Segment Start: Records supplied
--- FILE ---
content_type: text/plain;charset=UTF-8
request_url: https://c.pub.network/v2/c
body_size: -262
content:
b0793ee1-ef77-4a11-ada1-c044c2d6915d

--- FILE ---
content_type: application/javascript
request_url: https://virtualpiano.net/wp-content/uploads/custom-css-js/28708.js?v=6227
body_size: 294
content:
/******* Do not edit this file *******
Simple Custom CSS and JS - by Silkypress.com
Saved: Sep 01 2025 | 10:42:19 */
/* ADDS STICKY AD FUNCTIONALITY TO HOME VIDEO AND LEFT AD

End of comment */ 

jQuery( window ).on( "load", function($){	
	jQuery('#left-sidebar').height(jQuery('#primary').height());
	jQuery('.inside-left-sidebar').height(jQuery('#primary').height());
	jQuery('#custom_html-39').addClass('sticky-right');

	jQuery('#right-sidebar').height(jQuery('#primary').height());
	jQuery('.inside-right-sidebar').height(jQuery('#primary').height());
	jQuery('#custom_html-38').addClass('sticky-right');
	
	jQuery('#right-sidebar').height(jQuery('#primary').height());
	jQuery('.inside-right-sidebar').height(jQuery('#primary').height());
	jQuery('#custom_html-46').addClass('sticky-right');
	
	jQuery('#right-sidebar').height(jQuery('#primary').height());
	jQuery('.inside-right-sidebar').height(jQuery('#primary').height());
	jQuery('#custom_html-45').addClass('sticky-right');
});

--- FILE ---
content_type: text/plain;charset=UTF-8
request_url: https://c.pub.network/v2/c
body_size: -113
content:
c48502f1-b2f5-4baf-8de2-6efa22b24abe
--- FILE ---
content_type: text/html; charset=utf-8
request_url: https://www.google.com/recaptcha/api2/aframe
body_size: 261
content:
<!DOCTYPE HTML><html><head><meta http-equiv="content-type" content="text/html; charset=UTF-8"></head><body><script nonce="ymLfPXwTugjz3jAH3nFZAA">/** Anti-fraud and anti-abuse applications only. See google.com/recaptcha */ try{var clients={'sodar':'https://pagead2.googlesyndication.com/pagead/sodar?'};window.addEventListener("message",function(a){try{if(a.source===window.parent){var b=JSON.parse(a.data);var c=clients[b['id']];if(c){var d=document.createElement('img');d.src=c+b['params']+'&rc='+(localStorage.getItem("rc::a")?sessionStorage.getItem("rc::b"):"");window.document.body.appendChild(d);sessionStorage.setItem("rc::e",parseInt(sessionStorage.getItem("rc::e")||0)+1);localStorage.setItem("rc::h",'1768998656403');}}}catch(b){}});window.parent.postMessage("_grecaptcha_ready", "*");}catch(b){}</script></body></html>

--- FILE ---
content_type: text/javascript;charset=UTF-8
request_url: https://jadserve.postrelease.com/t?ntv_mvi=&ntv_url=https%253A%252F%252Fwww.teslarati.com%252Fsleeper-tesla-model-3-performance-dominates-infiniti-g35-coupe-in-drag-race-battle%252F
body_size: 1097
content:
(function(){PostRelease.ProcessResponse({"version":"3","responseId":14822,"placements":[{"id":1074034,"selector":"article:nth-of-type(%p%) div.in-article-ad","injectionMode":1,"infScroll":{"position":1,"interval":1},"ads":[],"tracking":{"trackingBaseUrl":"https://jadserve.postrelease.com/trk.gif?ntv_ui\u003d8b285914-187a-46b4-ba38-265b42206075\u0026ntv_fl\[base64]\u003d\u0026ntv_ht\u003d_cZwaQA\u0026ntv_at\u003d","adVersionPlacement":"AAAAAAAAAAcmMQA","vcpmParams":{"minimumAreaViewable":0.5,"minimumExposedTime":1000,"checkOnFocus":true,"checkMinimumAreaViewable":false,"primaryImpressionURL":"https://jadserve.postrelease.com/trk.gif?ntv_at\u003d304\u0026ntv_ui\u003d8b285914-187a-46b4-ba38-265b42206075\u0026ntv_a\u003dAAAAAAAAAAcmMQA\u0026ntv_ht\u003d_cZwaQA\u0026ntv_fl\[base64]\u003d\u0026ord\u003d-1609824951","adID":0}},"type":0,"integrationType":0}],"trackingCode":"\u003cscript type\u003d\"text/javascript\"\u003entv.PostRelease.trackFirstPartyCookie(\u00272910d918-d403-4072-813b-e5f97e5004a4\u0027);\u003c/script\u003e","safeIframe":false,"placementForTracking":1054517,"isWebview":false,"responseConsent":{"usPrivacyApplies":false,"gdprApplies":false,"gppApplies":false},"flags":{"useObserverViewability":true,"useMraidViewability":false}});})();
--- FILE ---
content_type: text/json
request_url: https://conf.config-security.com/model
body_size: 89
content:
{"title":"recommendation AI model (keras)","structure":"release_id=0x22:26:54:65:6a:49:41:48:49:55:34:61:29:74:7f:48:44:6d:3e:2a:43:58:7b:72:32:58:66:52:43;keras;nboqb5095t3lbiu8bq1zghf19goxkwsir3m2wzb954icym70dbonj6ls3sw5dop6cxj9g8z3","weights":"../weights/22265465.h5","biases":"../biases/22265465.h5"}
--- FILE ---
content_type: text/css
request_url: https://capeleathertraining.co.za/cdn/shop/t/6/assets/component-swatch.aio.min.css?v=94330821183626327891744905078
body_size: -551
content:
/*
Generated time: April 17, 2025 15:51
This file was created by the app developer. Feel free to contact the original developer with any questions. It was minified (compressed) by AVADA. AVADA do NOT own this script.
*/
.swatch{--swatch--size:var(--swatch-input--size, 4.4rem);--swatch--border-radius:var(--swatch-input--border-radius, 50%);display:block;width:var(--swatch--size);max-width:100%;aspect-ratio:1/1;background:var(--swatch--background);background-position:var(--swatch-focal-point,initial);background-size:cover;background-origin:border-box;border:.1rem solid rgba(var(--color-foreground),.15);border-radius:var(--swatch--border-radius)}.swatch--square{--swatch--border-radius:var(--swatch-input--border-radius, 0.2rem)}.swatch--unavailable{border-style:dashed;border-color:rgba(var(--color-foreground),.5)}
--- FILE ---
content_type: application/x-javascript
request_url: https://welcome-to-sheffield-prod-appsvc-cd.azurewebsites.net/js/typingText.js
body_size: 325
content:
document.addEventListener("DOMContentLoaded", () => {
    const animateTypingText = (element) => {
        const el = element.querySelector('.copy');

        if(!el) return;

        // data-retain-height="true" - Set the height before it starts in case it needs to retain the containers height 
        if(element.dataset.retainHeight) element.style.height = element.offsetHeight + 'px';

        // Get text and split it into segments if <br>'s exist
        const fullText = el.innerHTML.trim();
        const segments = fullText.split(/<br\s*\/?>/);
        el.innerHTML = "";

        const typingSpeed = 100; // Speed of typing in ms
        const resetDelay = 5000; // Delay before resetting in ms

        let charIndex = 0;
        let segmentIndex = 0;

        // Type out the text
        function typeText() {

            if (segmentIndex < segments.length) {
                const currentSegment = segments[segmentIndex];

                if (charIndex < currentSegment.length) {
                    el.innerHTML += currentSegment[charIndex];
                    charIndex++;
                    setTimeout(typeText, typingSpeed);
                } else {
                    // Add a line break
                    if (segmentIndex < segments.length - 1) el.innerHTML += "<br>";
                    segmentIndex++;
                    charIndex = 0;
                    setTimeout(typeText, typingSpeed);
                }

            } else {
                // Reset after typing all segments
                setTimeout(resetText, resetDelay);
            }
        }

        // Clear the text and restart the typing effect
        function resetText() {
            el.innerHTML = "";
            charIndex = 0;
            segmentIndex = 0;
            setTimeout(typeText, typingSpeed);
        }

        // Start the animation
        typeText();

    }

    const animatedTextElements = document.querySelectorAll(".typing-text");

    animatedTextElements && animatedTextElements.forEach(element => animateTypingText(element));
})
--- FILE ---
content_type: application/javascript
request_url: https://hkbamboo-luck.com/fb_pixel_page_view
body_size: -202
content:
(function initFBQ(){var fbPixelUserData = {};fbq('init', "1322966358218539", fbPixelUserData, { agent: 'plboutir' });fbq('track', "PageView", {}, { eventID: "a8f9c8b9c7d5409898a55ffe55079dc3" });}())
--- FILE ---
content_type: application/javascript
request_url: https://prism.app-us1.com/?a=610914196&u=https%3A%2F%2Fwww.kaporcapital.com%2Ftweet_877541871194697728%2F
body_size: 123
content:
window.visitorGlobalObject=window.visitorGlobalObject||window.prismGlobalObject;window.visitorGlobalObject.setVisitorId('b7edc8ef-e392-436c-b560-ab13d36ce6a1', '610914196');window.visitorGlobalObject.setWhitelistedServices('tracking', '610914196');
Segment End: Records supplied
[Activity]
Could you transcribe the entries above word for word, from the line with "Generated time: April 17, 2025 15:51" down to the line with "a line break", keeping both?

[Exercise answer]
Generated time: April 17, 2025 15:51
This file was created by the app developer. Feel free to contact the original developer with any questions. It was minified (compressed) by AVADA. AVADA do NOT own this script.
*/
.swatch{--swatch--size:var(--swatch-input--size, 4.4rem);--swatch--border-radius:var(--swatch-input--border-radius, 50%);display:block;width:var(--swatch--size);max-width:100%;aspect-ratio:1/1;background:var(--swatch--background);background-position:var(--swatch-focal-point,initial);background-size:cover;background-origin:border-box;border:.1rem solid rgba(var(--color-foreground),.15);border-radius:var(--swatch--border-radius)}.swatch--square{--swatch--border-radius:var(--swatch-input--border-radius, 0.2rem)}.swatch--unavailable{border-style:dashed;border-color:rgba(var(--color-foreground),.5)}
--- FILE ---
content_type: application/x-javascript
request_url: https://welcome-to-sheffield-prod-appsvc-cd.azurewebsites.net/js/typingText.js
body_size: 325
content:
document.addEventListener("DOMContentLoaded", () => {
    const animateTypingText = (element) => {
        const el = element.querySelector('.copy');

        if(!el) return;

        // data-retain-height="true" - Set the height before it starts in case it needs to retain the containers height 
        if(element.dataset.retainHeight) element.style.height = element.offsetHeight + 'px';

        // Get text and split it into segments if <br>'s exist
        const fullText = el.innerHTML.trim();
        const segments = fullText.split(/<br\s*\/?>/);
        el.innerHTML = "";

        const typingSpeed = 100; // Speed of typing in ms
        const resetDelay = 5000; // Delay before resetting in ms

        let charIndex = 0;
        let segmentIndex = 0;

        // Type out the text
        function typeText() {

            if (segmentIndex < segments.length) {
                const currentSegment = segments[segmentIndex];

                if (charIndex < currentSegment.length) {
                    el.innerHTML += currentSegment[charIndex];
                    charIndex++;
                    setTimeout(typeText, typingSpeed);
                } else {
                    // Add a line break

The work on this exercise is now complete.